Reviewing pktcap-uw --trace output verifies the drop occurs on the Tier-0 Distributed Router (DR) with the reason VdrRxTerminal -> PktFree.
The net-vdr --stats output explicitly confirms an extreme number of drops (e.g., RPF Failure Drops: 10101010).
VMware NSX
Tier-0 Gateway / Distributed Router (DR)
Strict Unicast Reverse Path Forwarding (URPF) is dropping return traffic on the Tier-0 Distributed Router (DR) due to asymmetric routing conditions introduced by the user-defined 0.0.0.0/0 static route.
In the 0.0.0.0/0 scenario, the DR routing table does not install the user-defined static route pointing to the virtual firewall. It relies on the system-generated default route pointing to the Edge Service Routers (SR) via the transit network. When the return packet arrives on the firewall's Logical Interface (LIF), the DR routing table's return path points to the SR transit LIF. Strict URPF flags it as asymmetric/spoofed and drops it.
To resolve this issue, you must disable Strict URPF mode on the segment in use by the firewall and connected to the Tier 0 gateway.
Navigate to Networking > Segments in the NSX UI.
Edit the segment used by the virtual firewall.

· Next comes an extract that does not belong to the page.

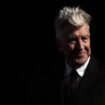 David Lynch, l'artiste qu'il ne fallait pas comprendre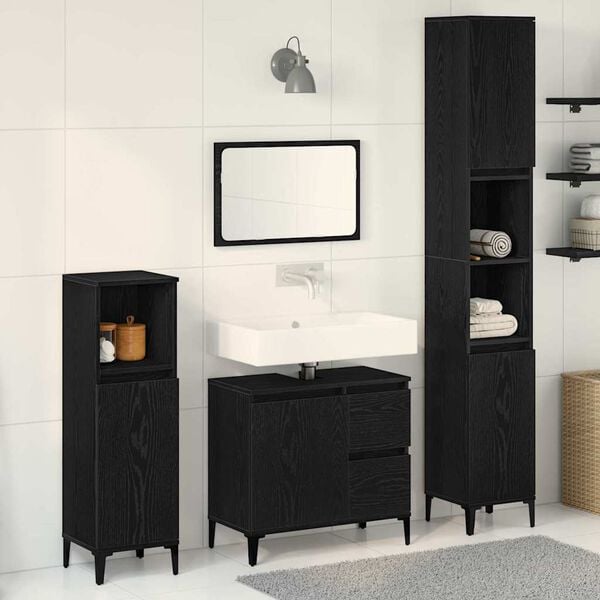 Showing Product Image 2 of 16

Change the URPF Mode from Strict to None.
Save the configuration.
Why /1 routes circumvent the issue: By default, NSX applies Strict URPF on router interfaces to prevent IP spoofing, which requires the route back to the source IP to use the exact interface on which the packet was received. Changing the URPF mode to None disables this check. When using 0.0.0.0/1 and 128.0.0.0/1, the issue is circumvented because /1 is a more specific prefix than the system-generated /0 default route. These routes successfully install directly into the DR routing table pointing to the firewall's internal IP. When the DR performs the URPF check, it matches the 0.0.0.0/1 route pointing back out the exact same LIF the packet arrived on, allowing Strict URPF to pass.